Former Orthodox Presbyterian missionaries Herb and Mary Bird first met as students at Wheaton College in the 1940s. Mary had accepted Christ as her Savior in her teens, then learned about the Reformed faith from a fellow student who was heading to Westminster Theological Seminary. After graduation, she taught at two different Christian schools and joined Memorial OPC in Rochester, New York. Dr. Cornelius Van Til preached at the church and recommended that seminarians also preach there. When seminarian Herb Bird filled the pulpit, Mary renewed her friendship with him. They were married on this date in 1947—the same year he graduated from WTS. Herb was ordained and served as pastor of Faith OPC in Lincoln, Nebraska, for five years.

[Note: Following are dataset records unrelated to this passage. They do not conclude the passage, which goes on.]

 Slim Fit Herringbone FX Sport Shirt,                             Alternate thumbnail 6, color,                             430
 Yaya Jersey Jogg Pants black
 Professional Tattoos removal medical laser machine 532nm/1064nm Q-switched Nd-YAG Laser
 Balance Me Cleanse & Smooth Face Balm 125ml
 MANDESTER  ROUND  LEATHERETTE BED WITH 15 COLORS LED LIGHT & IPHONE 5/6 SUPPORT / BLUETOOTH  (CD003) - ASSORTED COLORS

While in her teens, Mary had wanted to be a missionary after reading missionary books. Herb had volunteered in college to go to China as a missionary, but was prevented because of World War II. Herb and Mary hoped to go to Korea, but the Korean War interfered. Then the OPC’s Committee on Foreign Missions called them to serve in Eritrea in 1952. Their service began with a month-long trip to Eritrea with son David. Herb, a linguist, learned the Tigrinya language well enough to preach in it after a year. He also translated a commentary on the first six chapters of John and the Shorter Catechism. Mary taught the women to sew, explained Bible verses to them, and, at times, homeschooled the children.

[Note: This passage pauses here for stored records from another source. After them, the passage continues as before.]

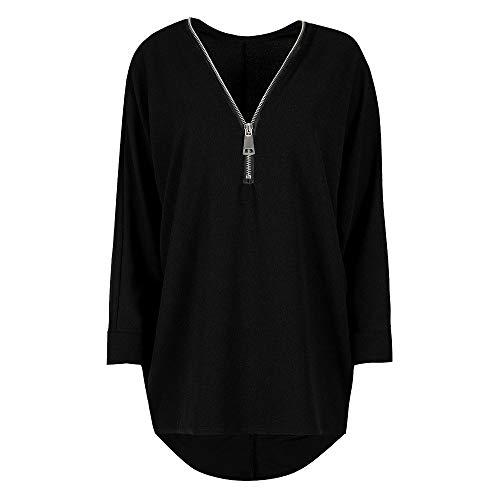 TWBB Damen Mantel,Plus Size Langärmeliger Pullover Mit Reißverschluss Outwear Sweatshirt Oberteile Bluse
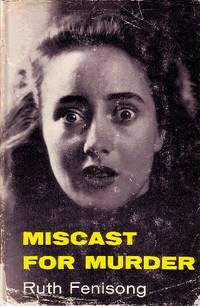 Miscast for Murder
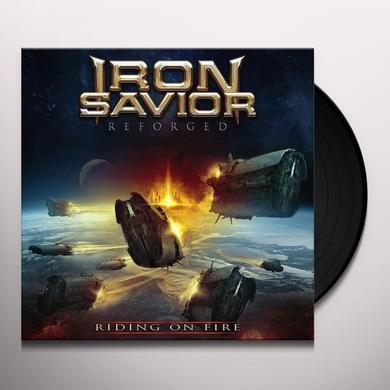 Iron Savior REFORGED - RIDING ON FIRE Vinyl Record
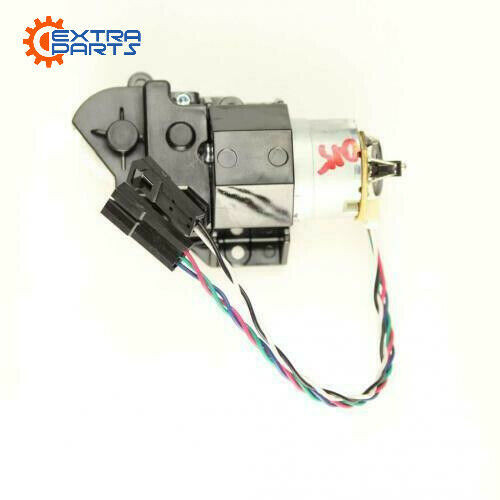CR357-67015 HP Valves Module Motor DesignJet T1500 T1600 T2500 T2600 T920 Genuine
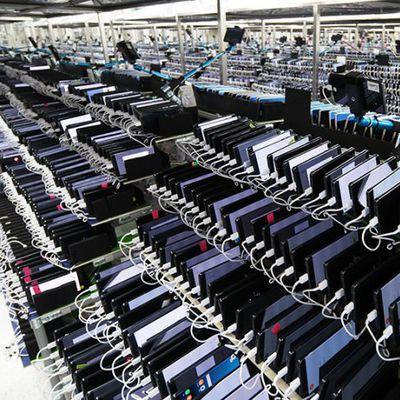 Galaxy Note7 Samsung Test Facility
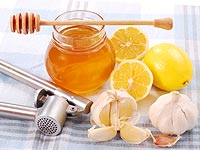 how to protect themselves from the cold and do not ache folk remedies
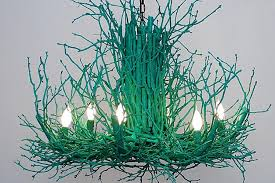 Lighting twigs Philippine Sale Lighting Twigs Shine In Home Décor Wall Street Journal Lighting Twigs Shine In Home Décor Wsj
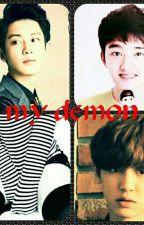 MY DEMON (Chansoo) by Chansoo12-61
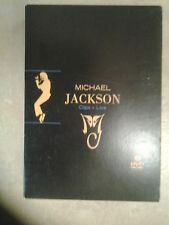 23379 // COFFRET 2 DVD MICHAEL JACKSON NUMBER ONES + LIVE IN BUCHAREST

After 19 years on the mission field, the Birds returned to the United States in 1971. Their sons, David and Steven, both graduated from Trinity Christian College and daughter Ruth from Gwyneed Mercy College. In 1971 Herb became the editor of Great Commission Publications. In 1975, he also served as assistant general secretary for the Committee on Foreign Missions. Herb died in October 1976. At 94, Mary lives with Ruth and is an active member of Trinity OPC in Hatboro, Pennsylvania. She has six grandchildren and four great-grandchildren.